Selected excerpt ▸
[Start of section]

The Region of Durham has launched a new support service for those living on the street in the form of a new Street Outreach Program.

According to the Region’s by-name list, there are currently 604 people living unsheltered who are enrolled in Regional support services. However, the by-name list is a conservative estimate of the true number of unsheltered residents as it only counts those in support services.

This number represents a major population increase over the last year and a half. As of December 2022, there were 270 people on the list. However, the list tends to grow a bit in the summer and shrink in the winter.

Though rates fluctuate by season, the influx has been so severe it overtaxed the Regional and municipal systems put in place to aid people. Last fall, Durham Chair John Henry said, “We cannot keep up with this demand. We have exhausted the capacity in our system and any funding we had available to support newcomers.”

Ajax Mayor Shaun Collier concurred shortly afterwards, noting the homeless population in town had ballooned by more than 40 per cent in a matter of days. Collier and Henry blamed the jump last fall largely on a lack of provincial and federal support for new refugees.

To address the population growth, the Region and its constituent municipalities have rolled out a number of new programs and shelters in recent months and years. These include the long-gestating Beaverton Supportive Housing project, Oshawa’s micro-homes, and the newly opened Whitby low-barrier shelter.

Among the latest additions to these services is the Region’s Street Outreach Program which connects unhoused people directly to the supports and services they need to get back on their feet.

As Regional Social Services noted, most people on the street become homeless for only a short time and only once in their lives. Those considered “chronically homeless,” or on the street for longer than six months, are the exception.

The outreach service helps people with “service navigation, identification, harm reduction supports, housing readiness, financial literacy and securing a source of income,” the Region explained.

Since the project launched in January outreach staff have made 3,000 meetings with the Region’s unsheltered people. These include wellness checks, providing water and food, referrals to shelters, transportation, encampment relocation supports, and harm reduction services.

“Team members not only connect people with the services they need, but they also offer personal support during challenging times; they’ll stay during an Emergency Room visit to clarify processes and they’ll be there for a diagnosis, so the individual doesn’t go through it alone,” Commissioner of Social Services Stella Danos-Papaconstantinou said.

“The Region strives to ensure that no one gets left behind or falls through the cracks,” she concluded, “and the Street Outreach Program is one of many ways the Region is working to help all residents lead healthy and safe lives.”

[End of section]

Source records ▸
[Start of section]

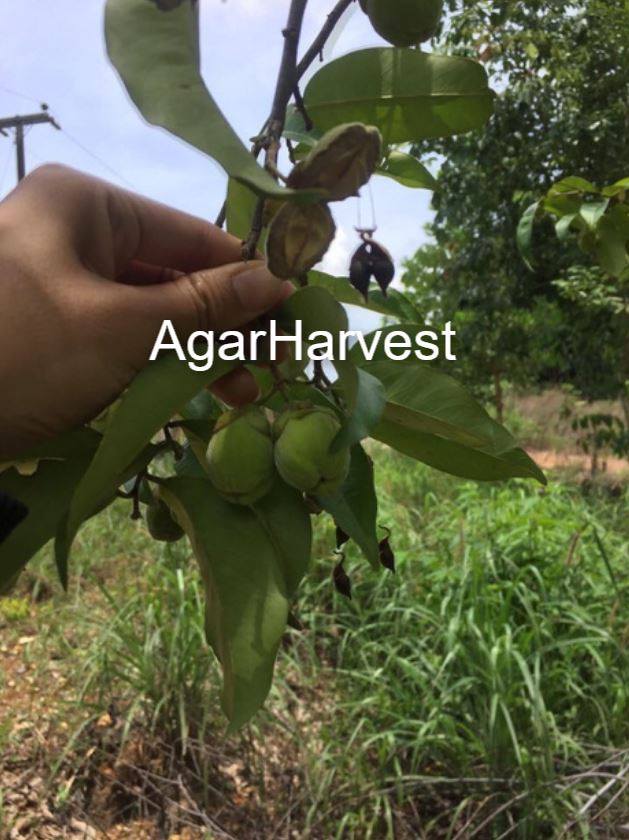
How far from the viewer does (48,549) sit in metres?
3.37

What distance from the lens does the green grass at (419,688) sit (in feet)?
6.33

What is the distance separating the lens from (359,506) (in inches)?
24.4

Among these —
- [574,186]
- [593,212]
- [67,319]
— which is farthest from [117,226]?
[574,186]

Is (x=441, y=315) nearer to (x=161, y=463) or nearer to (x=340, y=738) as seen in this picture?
(x=340, y=738)

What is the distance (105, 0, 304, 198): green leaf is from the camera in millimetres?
375

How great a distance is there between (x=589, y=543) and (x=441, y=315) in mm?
3967

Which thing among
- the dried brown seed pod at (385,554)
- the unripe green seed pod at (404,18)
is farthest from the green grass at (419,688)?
the unripe green seed pod at (404,18)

[End of section]

Transcribe the part of the article on Durham's Street Outreach Program between "To address the" and "Whitby low-barrier shelter.", inclusive.

To address the population growth, the Region and its constituent municipalities have rolled out a number of new programs and shelters in recent months and years. These include the long-gestating Beaverton Supportive Housing project, Oshawa’s micro-homes, and the newly opened Whitby low-barrier shelter.